■ **PROVIDED INFORMATION**
/---
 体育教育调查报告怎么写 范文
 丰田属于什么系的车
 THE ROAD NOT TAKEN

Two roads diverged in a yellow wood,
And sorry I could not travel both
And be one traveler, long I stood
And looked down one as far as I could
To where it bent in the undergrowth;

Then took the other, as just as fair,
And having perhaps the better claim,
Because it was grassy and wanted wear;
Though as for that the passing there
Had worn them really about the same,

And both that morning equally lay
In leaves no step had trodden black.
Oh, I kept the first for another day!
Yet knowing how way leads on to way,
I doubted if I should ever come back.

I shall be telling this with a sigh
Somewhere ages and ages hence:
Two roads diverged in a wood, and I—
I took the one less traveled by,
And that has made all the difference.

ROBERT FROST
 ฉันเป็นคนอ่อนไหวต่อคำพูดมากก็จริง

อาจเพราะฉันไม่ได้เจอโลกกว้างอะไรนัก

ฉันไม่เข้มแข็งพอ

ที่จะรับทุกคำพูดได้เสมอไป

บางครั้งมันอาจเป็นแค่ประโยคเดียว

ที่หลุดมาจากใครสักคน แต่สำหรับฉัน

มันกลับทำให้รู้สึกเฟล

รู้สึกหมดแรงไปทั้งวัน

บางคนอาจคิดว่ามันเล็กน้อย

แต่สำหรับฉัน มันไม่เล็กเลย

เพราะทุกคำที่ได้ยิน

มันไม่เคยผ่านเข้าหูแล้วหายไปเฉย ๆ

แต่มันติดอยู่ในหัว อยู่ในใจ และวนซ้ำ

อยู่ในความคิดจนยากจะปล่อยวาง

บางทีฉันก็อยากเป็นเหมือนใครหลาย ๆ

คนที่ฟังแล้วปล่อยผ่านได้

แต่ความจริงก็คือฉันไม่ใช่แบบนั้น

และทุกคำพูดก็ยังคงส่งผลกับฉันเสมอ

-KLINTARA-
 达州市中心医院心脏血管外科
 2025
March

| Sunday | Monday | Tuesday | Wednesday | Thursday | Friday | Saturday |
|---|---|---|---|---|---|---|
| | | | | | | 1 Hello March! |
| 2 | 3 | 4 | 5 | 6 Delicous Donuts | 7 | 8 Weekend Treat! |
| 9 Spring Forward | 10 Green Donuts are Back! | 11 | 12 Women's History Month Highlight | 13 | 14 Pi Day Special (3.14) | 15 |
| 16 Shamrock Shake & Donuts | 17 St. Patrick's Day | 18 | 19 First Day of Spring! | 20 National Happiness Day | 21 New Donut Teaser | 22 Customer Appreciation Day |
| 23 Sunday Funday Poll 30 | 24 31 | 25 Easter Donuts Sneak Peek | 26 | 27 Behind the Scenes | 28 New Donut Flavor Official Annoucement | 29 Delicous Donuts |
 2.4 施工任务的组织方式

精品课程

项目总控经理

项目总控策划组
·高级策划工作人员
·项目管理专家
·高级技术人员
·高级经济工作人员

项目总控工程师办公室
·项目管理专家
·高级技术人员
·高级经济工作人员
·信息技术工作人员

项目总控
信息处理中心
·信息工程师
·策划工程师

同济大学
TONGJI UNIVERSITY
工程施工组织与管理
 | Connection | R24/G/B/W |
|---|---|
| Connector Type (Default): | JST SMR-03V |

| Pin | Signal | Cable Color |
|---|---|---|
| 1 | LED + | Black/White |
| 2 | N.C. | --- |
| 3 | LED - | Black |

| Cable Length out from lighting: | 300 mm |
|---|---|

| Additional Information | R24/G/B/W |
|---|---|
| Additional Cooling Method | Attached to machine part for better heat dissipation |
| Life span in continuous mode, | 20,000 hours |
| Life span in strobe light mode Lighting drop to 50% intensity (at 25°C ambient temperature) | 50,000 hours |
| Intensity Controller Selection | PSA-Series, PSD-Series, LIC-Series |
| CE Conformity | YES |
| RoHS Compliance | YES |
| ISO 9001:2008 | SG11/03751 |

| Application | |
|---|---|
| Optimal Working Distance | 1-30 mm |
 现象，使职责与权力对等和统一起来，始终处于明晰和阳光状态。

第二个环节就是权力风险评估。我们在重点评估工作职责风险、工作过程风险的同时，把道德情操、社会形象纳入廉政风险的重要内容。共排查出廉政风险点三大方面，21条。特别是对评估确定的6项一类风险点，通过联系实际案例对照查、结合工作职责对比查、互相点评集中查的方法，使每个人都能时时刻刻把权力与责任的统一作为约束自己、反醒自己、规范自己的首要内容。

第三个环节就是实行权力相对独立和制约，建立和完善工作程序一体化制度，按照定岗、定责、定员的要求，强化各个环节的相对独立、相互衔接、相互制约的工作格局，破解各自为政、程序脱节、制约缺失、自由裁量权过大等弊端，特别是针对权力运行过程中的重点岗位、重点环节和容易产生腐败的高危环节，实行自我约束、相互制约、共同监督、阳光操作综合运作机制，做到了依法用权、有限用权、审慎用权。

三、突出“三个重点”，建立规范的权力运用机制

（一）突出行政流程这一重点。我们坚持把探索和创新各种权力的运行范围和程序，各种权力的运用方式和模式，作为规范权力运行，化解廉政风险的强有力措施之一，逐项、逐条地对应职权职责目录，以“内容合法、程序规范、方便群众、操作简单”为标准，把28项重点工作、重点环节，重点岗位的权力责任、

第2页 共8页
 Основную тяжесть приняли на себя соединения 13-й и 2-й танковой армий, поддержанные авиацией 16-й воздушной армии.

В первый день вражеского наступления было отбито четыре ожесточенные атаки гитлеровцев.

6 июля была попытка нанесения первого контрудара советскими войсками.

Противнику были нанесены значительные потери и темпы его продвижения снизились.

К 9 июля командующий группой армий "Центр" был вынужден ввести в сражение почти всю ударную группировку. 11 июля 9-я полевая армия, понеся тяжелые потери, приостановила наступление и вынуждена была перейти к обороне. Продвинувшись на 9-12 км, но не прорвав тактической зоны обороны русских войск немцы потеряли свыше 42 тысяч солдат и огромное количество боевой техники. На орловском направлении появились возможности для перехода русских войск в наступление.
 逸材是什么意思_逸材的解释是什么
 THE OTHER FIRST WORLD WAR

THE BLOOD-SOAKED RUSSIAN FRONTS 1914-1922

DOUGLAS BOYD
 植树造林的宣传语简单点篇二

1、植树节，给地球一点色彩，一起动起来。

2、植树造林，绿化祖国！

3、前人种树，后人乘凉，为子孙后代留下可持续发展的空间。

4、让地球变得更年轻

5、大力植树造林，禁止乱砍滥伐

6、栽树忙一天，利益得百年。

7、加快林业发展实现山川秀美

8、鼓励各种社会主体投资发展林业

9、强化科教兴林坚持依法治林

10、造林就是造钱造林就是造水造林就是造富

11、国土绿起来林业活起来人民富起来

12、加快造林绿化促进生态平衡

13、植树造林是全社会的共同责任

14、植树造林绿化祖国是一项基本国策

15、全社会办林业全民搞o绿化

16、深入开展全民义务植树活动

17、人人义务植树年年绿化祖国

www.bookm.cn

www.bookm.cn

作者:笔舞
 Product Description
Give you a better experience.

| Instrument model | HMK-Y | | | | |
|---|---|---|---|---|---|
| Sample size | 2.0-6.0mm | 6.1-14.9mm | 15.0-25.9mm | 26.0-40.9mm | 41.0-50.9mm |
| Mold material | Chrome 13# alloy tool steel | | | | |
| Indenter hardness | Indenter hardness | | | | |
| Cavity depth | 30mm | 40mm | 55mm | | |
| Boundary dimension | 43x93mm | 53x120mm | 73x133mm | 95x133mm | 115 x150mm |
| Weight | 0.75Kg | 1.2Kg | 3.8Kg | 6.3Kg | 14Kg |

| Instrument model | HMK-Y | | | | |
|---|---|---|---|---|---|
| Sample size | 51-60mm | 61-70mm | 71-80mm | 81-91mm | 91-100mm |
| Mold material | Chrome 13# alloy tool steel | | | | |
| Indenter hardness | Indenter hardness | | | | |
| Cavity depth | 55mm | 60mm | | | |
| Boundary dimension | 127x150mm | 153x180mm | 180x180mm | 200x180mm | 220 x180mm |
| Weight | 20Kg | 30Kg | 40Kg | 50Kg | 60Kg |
\---
■ **TO DO**
After locating the line with "50,000 hours |" in the material above, return it and each line after it exactly, ending at the line with "Противнику были нанесены".

■ **RESULT OF THE EXERCISE**
| Life span in strobe light mode Lighting drop to 50% intensity (at 25°C ambient temperature) | 50,000 hours |
| Intensity Controller Selection | PSA-Series, PSD-Series, LIC-Series |
| CE Conformity | YES |
| RoHS Compliance | YES |
| ISO 9001:2008 | SG11/03751 |

| Application | |
|---|---|
| Optimal Working Distance | 1-30 mm |
 现象，使职责与权力对等和统一起来，始终处于明晰和阳光状态。

第二个环节就是权力风险评估。我们在重点评估工作职责风险、工作过程风险的同时，把道德情操、社会形象纳入廉政风险的重要内容。共排查出廉政风险点三大方面，21条。特别是对评估确定的6项一类风险点，通过联系实际案例对照查、结合工作职责对比查、互相点评集中查的方法，使每个人都能时时刻刻把权力与责任的统一作为约束自己、反醒自己、规范自己的首要内容。

第三个环节就是实行权力相对独立和制约，建立和完善工作程序一体化制度，按照定岗、定责、定员的要求，强化各个环节的相对独立、相互衔接、相互制约的工作格局，破解各自为政、程序脱节、制约缺失、自由裁量权过大等弊端，特别是针对权力运行过程中的重点岗位、重点环节和容易产生腐败的高危环节，实行自我约束、相互制约、共同监督、阳光操作综合运作机制，做到了依法用权、有限用权、审慎用权。

三、突出“三个重点”，建立规范的权力运用机制

（一）突出行政流程这一重点。我们坚持把探索和创新各种权力的运行范围和程序，各种权力的运用方式和模式，作为规范权力运行，化解廉政风险的强有力措施之一，逐项、逐条地对应职权职责目录，以“内容合法、程序规范、方便群众、操作简单”为标准，把28项重点工作、重点环节，重点岗位的权力责任、

第2页 共8页
 Основную тяжесть приняли на себя соединения 13-й и 2-й танковой армий, поддержанные авиацией 16-й воздушной армии.

В первый день вражеского наступления было отбито четыре ожесточенные атаки гитлеровцев.

6 июля была попытка нанесения первого контрудара советскими войсками.

Противнику были нанесены значительные потери и темпы его продвижения снизились.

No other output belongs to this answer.